§ **Task requirements**
1. According to the email thread, which affinity function is the FreeBSD version?
2. Quote the email thread word for word from "On 2023-01-24 23:04:14, Olivier" up to and including "same physical CPU.".

___ Document extract ___

On 2023-01-24 23:04:14, Olivier Houchard wrote:
> On Tue, Jan 24, 2023 at 11:05:37PM +0100, Willy Tarreau wrote:
> > On Tue, Jan 24, 2023 at 02:15:08PM -0600, Marc West wrote:
> > > > Stupid question but I prefer to ask in order to be certain, are all of
> > > > these 32 threads located on the same physical CPU ? I just want to be
> > > > sure that locks (kernel or user) are not traveling between multiple CPU
> > > > sockets, as that ruins scalability.
> > > 
> > > Very good observation. This is a 2 socket system, 20 cores per socket,
> > > and since there is no affinity in OpenBSD unfortunately the 32 threads
> > > are not on the same physical CPU.
> > 
> > Ah, then that's particularly bad. When you're saying "there is no
> > affinity", do you mean the OS doesn't implement anything or only that
> > haproxy doesn't support it ? Could you please check if you have man
> > pages about "cpuset_setaffinity" or "sched_setaffinity" ? The former
> > is the FreeBSD version and the second the Linux version.
> 
> Unfortunately, having a quick look at OpenBSD's sources, I don't think
> they provide anything that could look like that. In fact, I'm not sure
> there is any way to restrict a process to a specific CPU.

Unfortunately that is what I found also, no references to affinity in
manpages nor finding any tools like taskset or NUMA related knobs. 
It seems to be a design decision.

___ Dataset excerpt ___

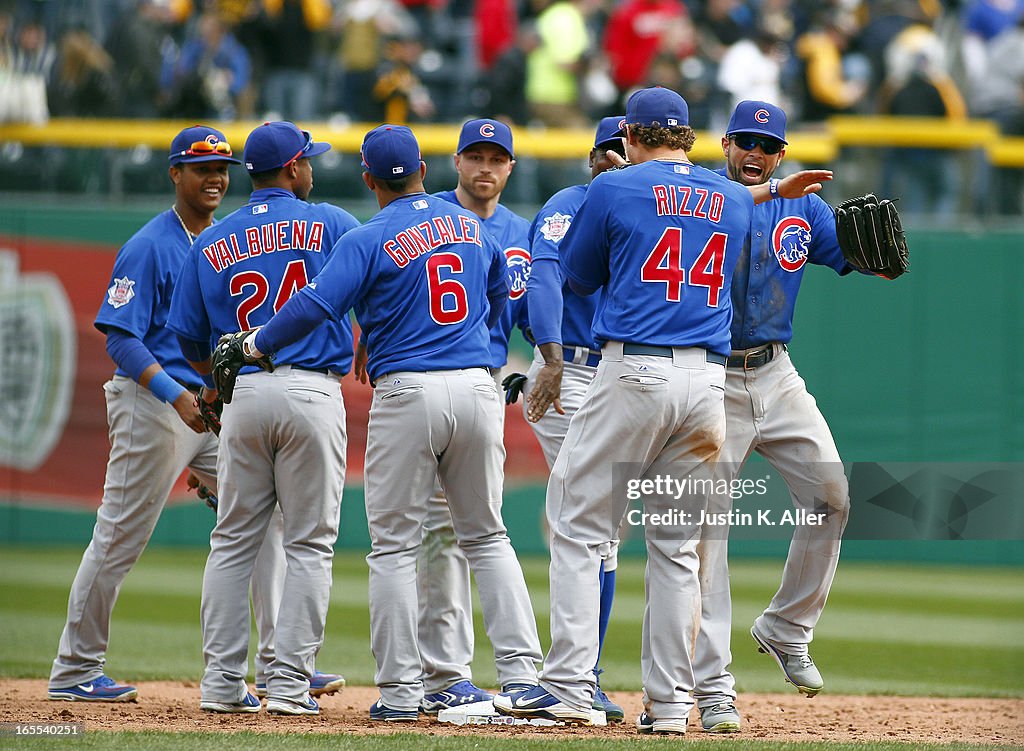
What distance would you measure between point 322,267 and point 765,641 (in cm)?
240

___

§ **Solutions per task**
1. cpuset_setaffinity

2.
On 2023-01-24 23:04:14, Olivier Houchard wrote:
> On Tue, Jan 24, 2023 at 11:05:37PM +0100, Willy Tarreau wrote:
> > On Tue, Jan 24, 2023 at 02:15:08PM -0600, Marc West wrote:
> > > > Stupid question but I prefer to ask in order to be certain, are all of
> > > > these 32 threads located on the same physical CPU ? I just want to be
> > > > sure that locks (kernel or user) are not traveling between multiple CPU
> > > > sockets, as that ruins scalability.
> > > 
> > > Very good observation. This is a 2 socket system, 20 cores per socket,
> > > and since there is no affinity in OpenBSD unfortunately the 32 threads
> > > are not on the same physical CPU.